» Exercise instructions
Your answer must be the lines from the first one in the material through the line with "Cancer Queen Born", retyped exactly and with no pictures.

» Source information
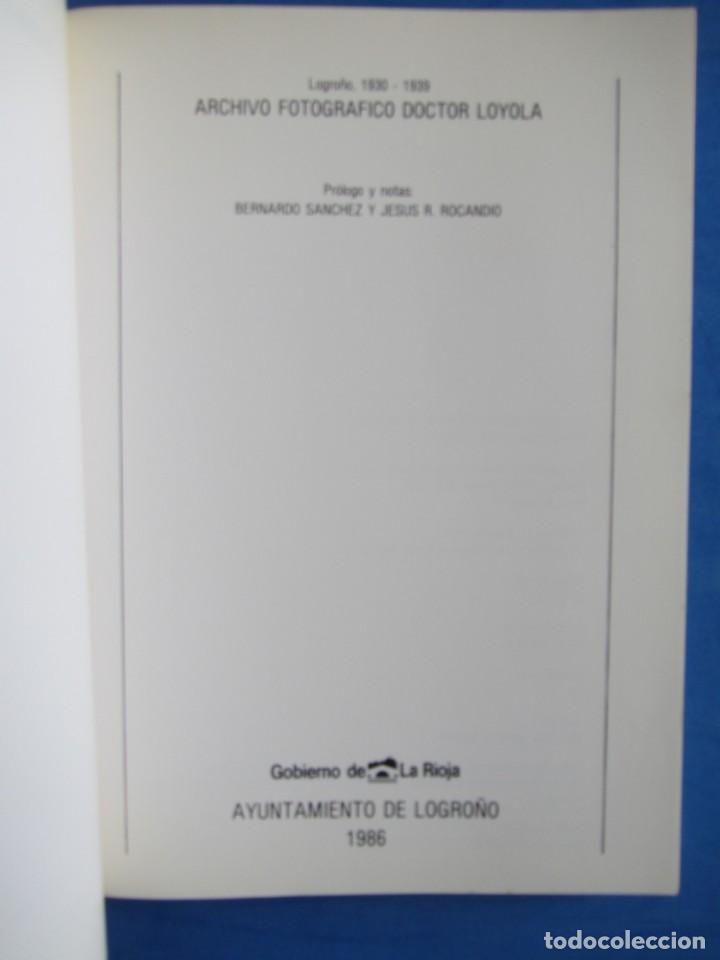 Libros de segunda mano: Logroño 1930-1939 Archivo fotografico Doctor Loyola. + Sobre con 8 postales. Ayunt. Logroño 1986 - Foto 5 - 139642810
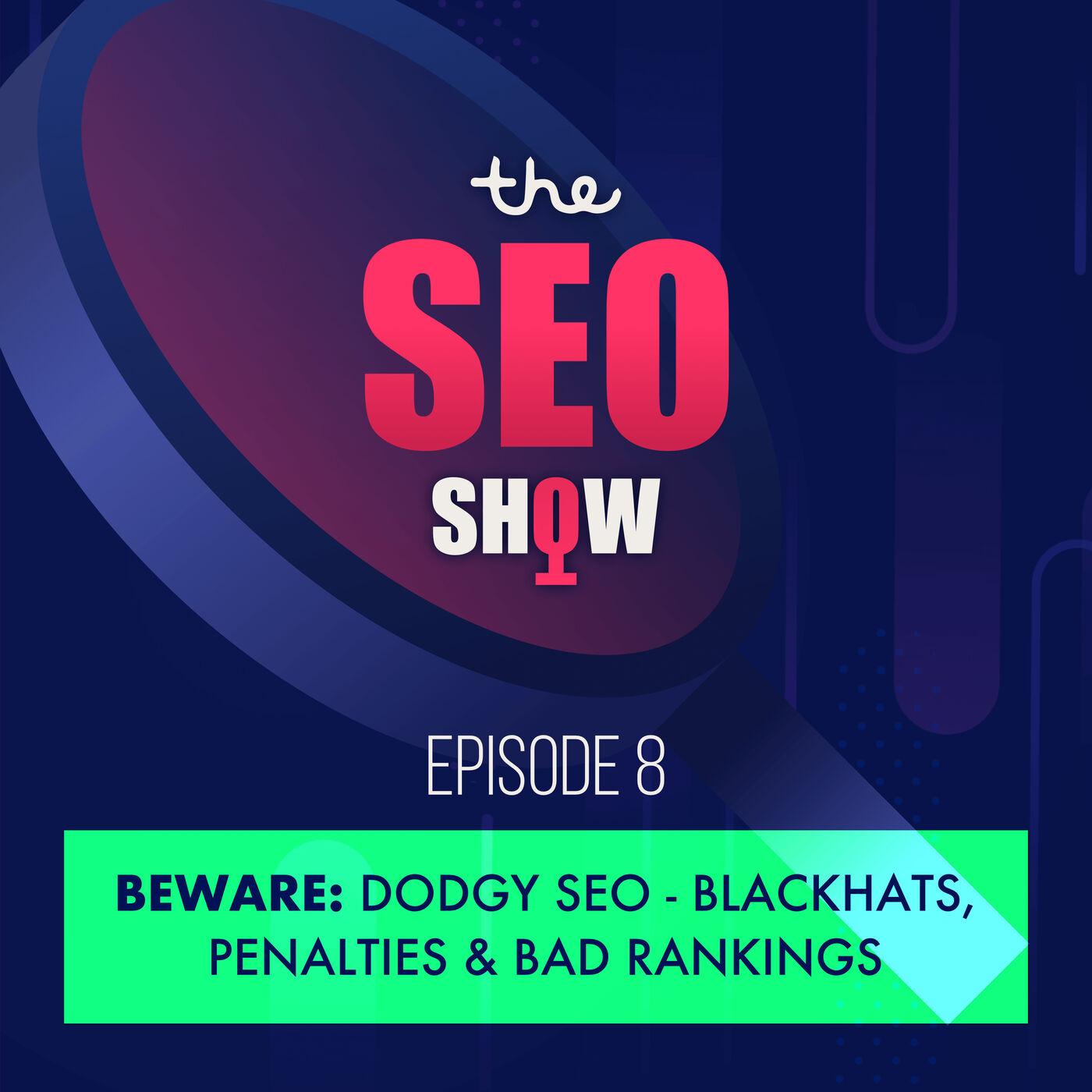 Beware: Dodgy SEO - Blackhats, Penalties & Bad Rankings - Episode 008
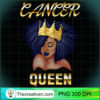 Cancer Queen Born In June July Black Queen Birthday T Shirt copy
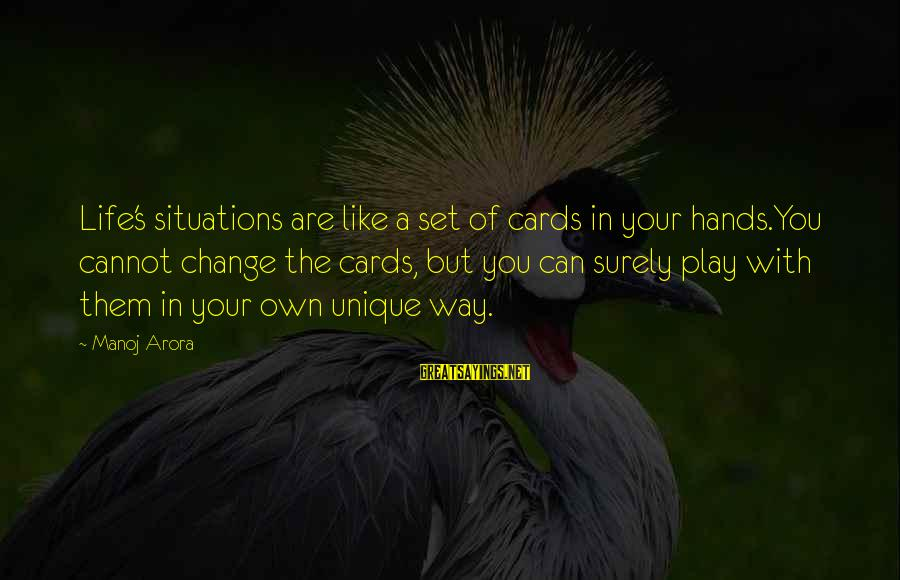 Life Situations Sayings By Manoj Arora: Life's situations are like a set of cards in your hands.You cannot change the cards,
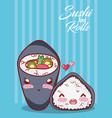 kawaii temaki and rice roll love food japanese vector image vector image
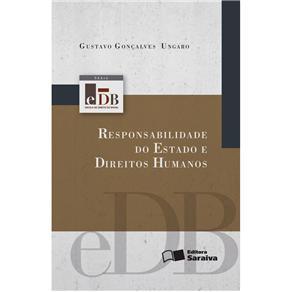 Responsabilidade do Estado e Direitos Humanos - Gustavo Gonçalves Ungaro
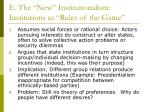 e the new institutionalism institutions as rules of the game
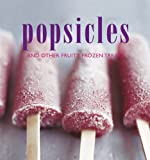 img - for Popsicles and Other Fruity Frozen Treats book / textbook / text book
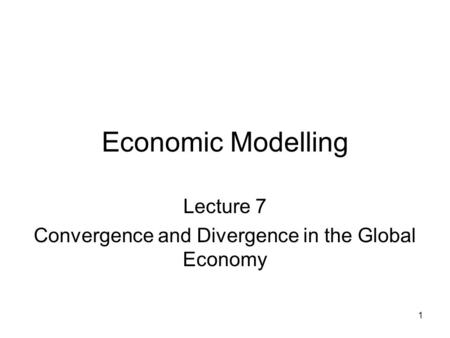 1 Economic Modelling Lecture 7 Convergence and Divergence in the Global Economy.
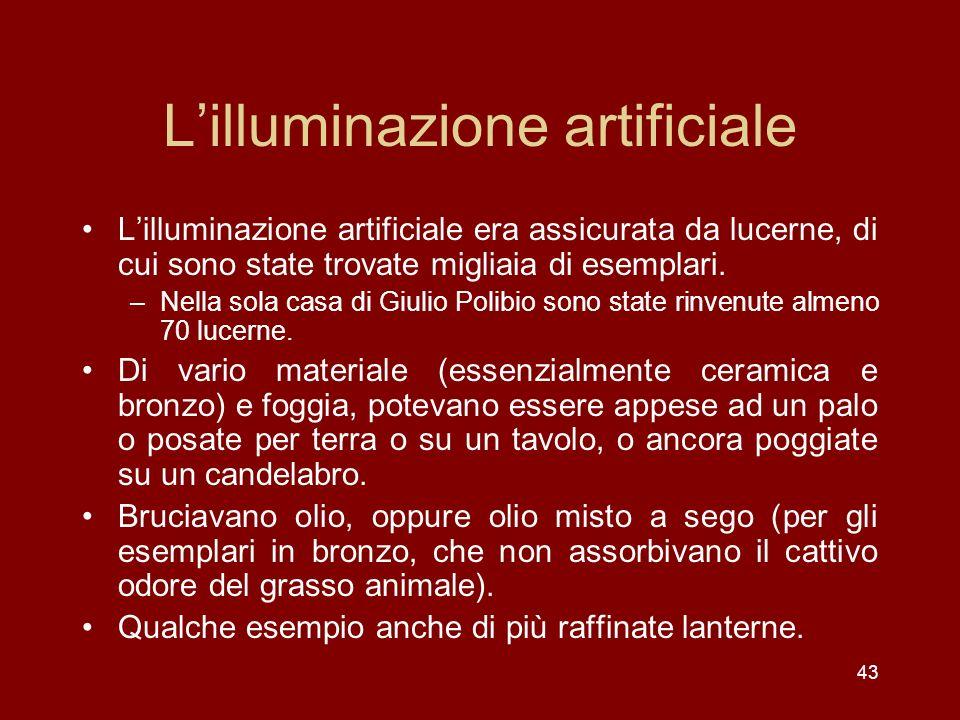 43 Lilluminazione artificiale Lilluminazione artificiale era assicurata da lucerne, di cui sono state trovate migliaia di esemplari. –Nella sola casa
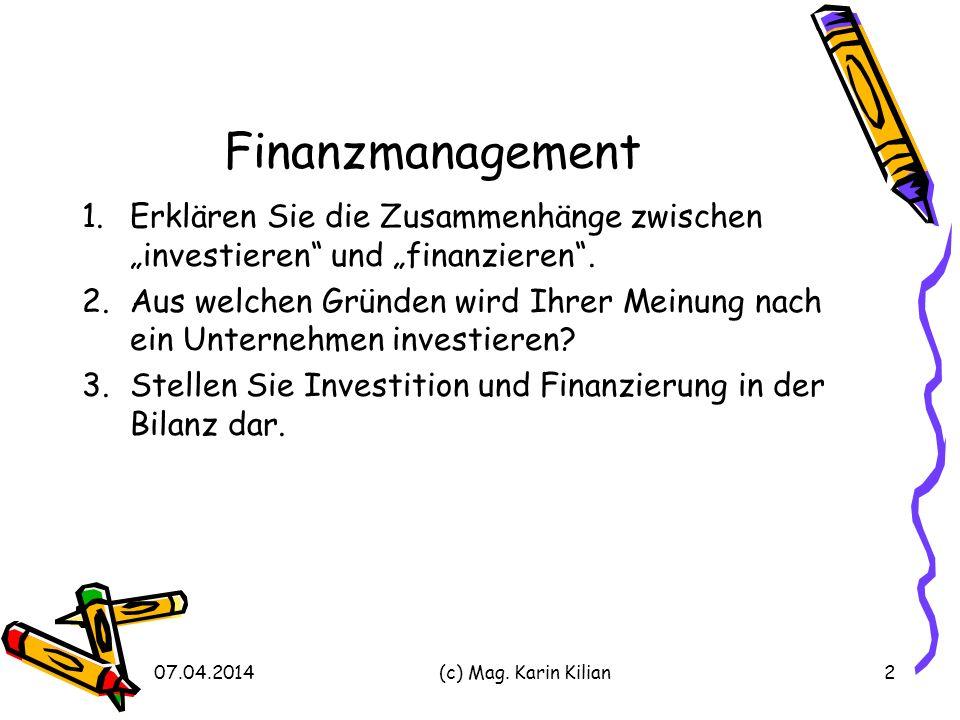 Finanzmanagement 1.Erklären Sie die Zusammenhänge zwischen investieren und finanzieren.
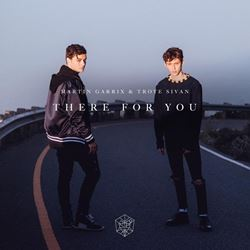 there_for_you-martin_garrix_troye_sivan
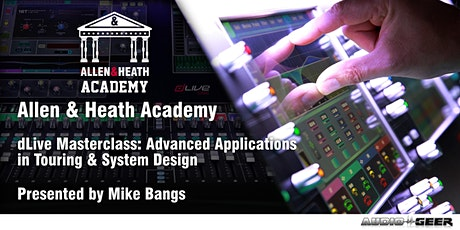 Allen & Heath Academy - Las Vegas (dLive) tickets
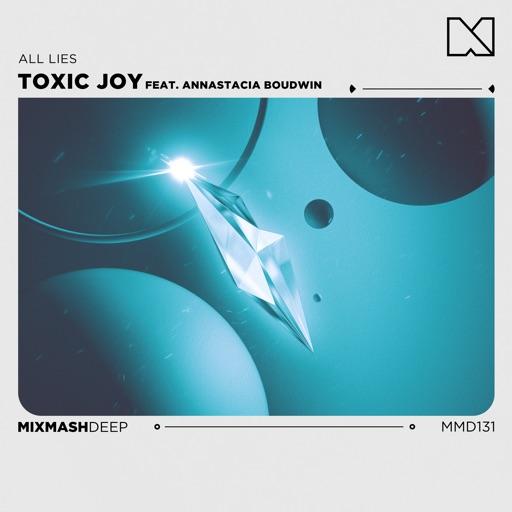 All Lies (feat. Annastacia Boudwin) - Single by Toxic Joy & Mixmash Deep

» Your solution
 Libros de segunda mano: Logroño 1930-1939 Archivo fotografico Doctor Loyola. + Sobre con 8 postales. Ayunt. Logroño 1986 - Foto 5 - 139642810
 Beware: Dodgy SEO - Blackhats, Penalties & Bad Rankings - Episode 008
 Cancer Queen Born In June July Black Queen Birthday T Shirt copy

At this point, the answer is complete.